By fortunate accident, Tsavo held a greater variety of different species than any other park in the world, for there the northern and southern forms of fauna met, doubling the varieties of resident species. There were both Peters’ gazelle and the Grant’s gazelle, both the Somali ostrich and the Masai ostrich, both reticulated giraffes and Masai giraffes.

It was my job at Tsavo to raise and rehabilitate the many orphans, both large and small, left by poachers, predators, and periodic drought. I returned many animals to the wild, including some 24 buffalo calves, some of whom became the original nucleus of the resident Nairobi National Park herd, now numbering about 200.

I also rehabilitated several zebras, three of whom pioneered the re-establishment of zebra at Shimba Hills National Park; several rhinos, some of whom are back in the wild at Tsavo and Amboseli National Park; most species of antelope; and also civet cats, mongooses, and warthogs.

Many of these animals chose to keep in touch, bringing their young back to meet me and forming an amazing extended family.

Elephants proved the most difficult to raise. At first, only those over one year old had any chance of survival. Time after time I devoted myself to the care of sickly orphans, only to see them fade away before my eyes.

I still grieve for Aisha, whom I kept alive for six months, beginning to unravel the many mysteries of raising infant elephants. She arrived at the age of one month. I fed her on a milk substitute in which all of the fat came from coconuts. I already knew that the fat in cow’s milk is death to an elephant, but I had not yet learned that baby elephants must be fed every three hours, day and night, and must never be left alone. I did not yet know how adversely antibiotics affect baby elephants. Finally, I allowed Aisha to become too attached to me, so that her health and well-being came to depend on my presence. I always left a competent elephant sitter with Aisha every time I had to be gone for a few weeks, but Aisha simply pined away.

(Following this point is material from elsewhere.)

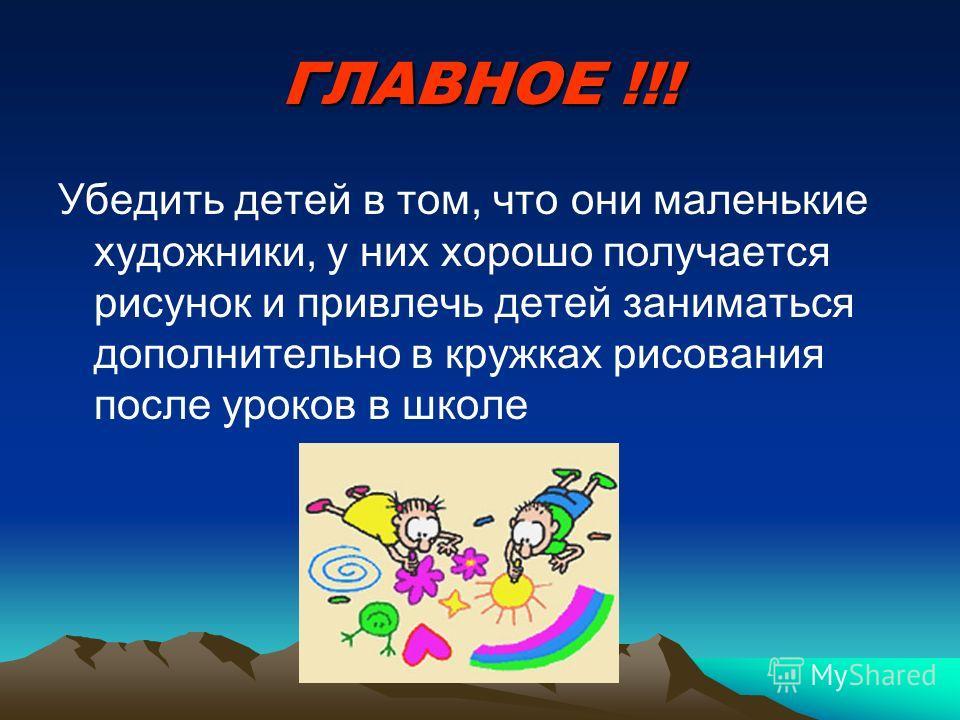 ГЛАВНОЕ !!! Убедить детей в том, что они маленькие художники, у них хорошо получается рисунок и привлечь детей заниматься дополнительно в кружках рисования после уроков в школе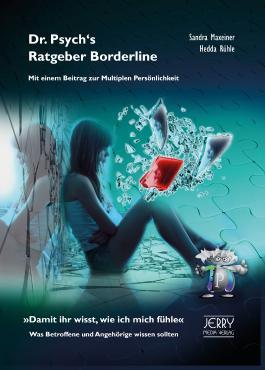 Dr. Psych's Ratgeber Borderline. Mit einem Beitrag zur Multiplen Persönlichkeit.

I had loved Aisha as my own child, for when one is mother to a little elephant, the commitment must be total and come straight from the heart.

Older orphaned elephants fared better, beginning with Samson, rescued by David at Aruba in 1954, at about 14 months.


Other orphans joined wild herds at adolescence, but one called Eleanor chose to remain behind. Eleanor was orphaned at Samburu, and for the first year was raised there. At five years old she was sent to Tsavo, where she grew up among the other orphans.

Initially she stayed behind to be with Bukanezi, who came in at one year old. At that time Bukanezi was the youngest elephant I had ever kept alive, pulling him through on cereals and hand-picked greens. Eleanor forsook her freedom in order to help. Each time Bukanezi collapsed, she would support him, holding him upright so that he could be given more glucose and porridge.

So Bukanezi, whose name means “the weak one,” lived to become a strong one. In time, at 12 to 14 years old, he repaid Eleanor by remaining with her rather than joining the wild herds, as other young bulls do at this age. Many orphaned calves had been with Eleanor over the years, but Bukanezi always held a special place in her affections.

As she grew older, Eleanor became the self-appointed matriarch of the orphaned herd. Her status made her unwilling to join the wild herds, as she was too young to be a matriarch under normal circumstances, and would have had to step down in rank. She did eventually return to the wild at Tsavo, however, and is now believed to have a two-year-old infant.

I have two human daughters: Gillian Woodley, who assists me with the orphans and running the David Sheldrick Wildlife Trust, and Angela Sheldrick, an accomplished wildlife painter who designed our greeting cards. I am grandmother of Gillian’s two daughters and Angela’s son, and am now grandmother of an elephant as well.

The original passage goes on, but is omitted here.